Anonymous posted on Tuesday, April 01, 2003 - 6:10 pm
I have three annual assessments of two variables for husbands and wives from 71 couples: ratings of frequency of child problems (h8t-h10t for husbands and w8t-w10t for wives)and parenting satisfaction (h8psat-h10psat for husbands and w8psat-w10psat for wives). There are missing data. Because I know that there is no growth for either variable, I want to examine the intra- and cross-parent relation between averaged parenting satisfaction and averaged ratings of child problems for each parent over the 3 assessments. I want errors for husbands' ratings of child problems and wives' ratings of child problems to correlate. Here is my MPLUS syntax:
USEVARIABLES ARE h8t-h10t h8psat-h10psat w8t-w10t w8psat-w10psat; MISSING ARE ALL (-99); ANALYSIS: TYPE = MISSING H1; ITERATIONS=5000; H1ITERATIONS=5000; MODEL: hit BY h8t-h10t@1; hipsat BY h8psat-h10psat@1; wit BY w8t-w10t@1; wipsat BY w8psat-w10psat@1; hit ON hipsat wipsat; wit ON hipsat wipsat;
Here is selected output: Chi-Square Test of Model Fit
Value 101.594 Degrees of Freedom 56 P-Value 0.0002
Chi-Square Test of Model Fit for the Baseline Model
Value 383.150 Degrees of Freedom 66 P-Value 0.0000
My question involves the stated 56 degrees of freedom for the chi-square test of model fit. There are 12 observed scores, giving (12x13)/2 = 78 parameters. The output says I have 34 free parameters, and the tech1 output confirms this:
I would think this model would give me 78-34=44 degrees of freedom, but I get 56 df. P. 36 of the manual says that MEANSTRUCTURE is included by default in MISSING analyses. Am I correct in assuming that the discrepancy between the reported 56 df and the expected 44 df is that the intercept parameters (NU 1-12) are not really included as parameters?

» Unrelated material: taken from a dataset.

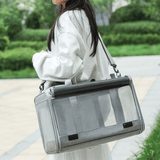 Darrahopens Pet Care > Dog Supplies > Dog Carriers & Crates Multifunctional Pet Travel Bag: Large Capacity, Breathable, Portable, Handheld or Crossbody Pet Bag - Gray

I ran the problem in LISREL 8.53 and get nearly identical results with 56 df and no intercept parameters.
The means are both part of your sample statistics and also part of your estimates. Note that there are twelve free parameters in the nu matrix. So your sample statistis are 78 + 12 = 90 - 34 = 56. If you ran the problem without means, you would have 78 - 22 = 56. Please let me know if this does not answer your question.
Anonymous posted on Wednesday, April 02, 2003 - 5:32 pm
I can easily get the analysis I want (without means) by dropping the TYPE=MISSING entry in the ANALYSIS section. How can I use the MISSING option and run the problem without means? I have tried setting the intercepts and means of the latent variables to 0, get the identification of the estimated parameters I want, but the estimates themselves are off. Is this a scaling issue?
You cannot run the MISSING analysis without means. Means are required for this estimation. However, having unstructured means as part of the model does not affect the results. These means are estimated as the sample values. You can try this out without missing to show yourself. Fixing the means to zero is not correct.
Anonymous posted on Wednesday, April 02, 2003 - 9:27 pm
Thank you. I now see that the structure of the output from Mplus and LISREL differs because Mplus requires the means for estimation. Parameter estimates themselves are nearly identical in the two programs.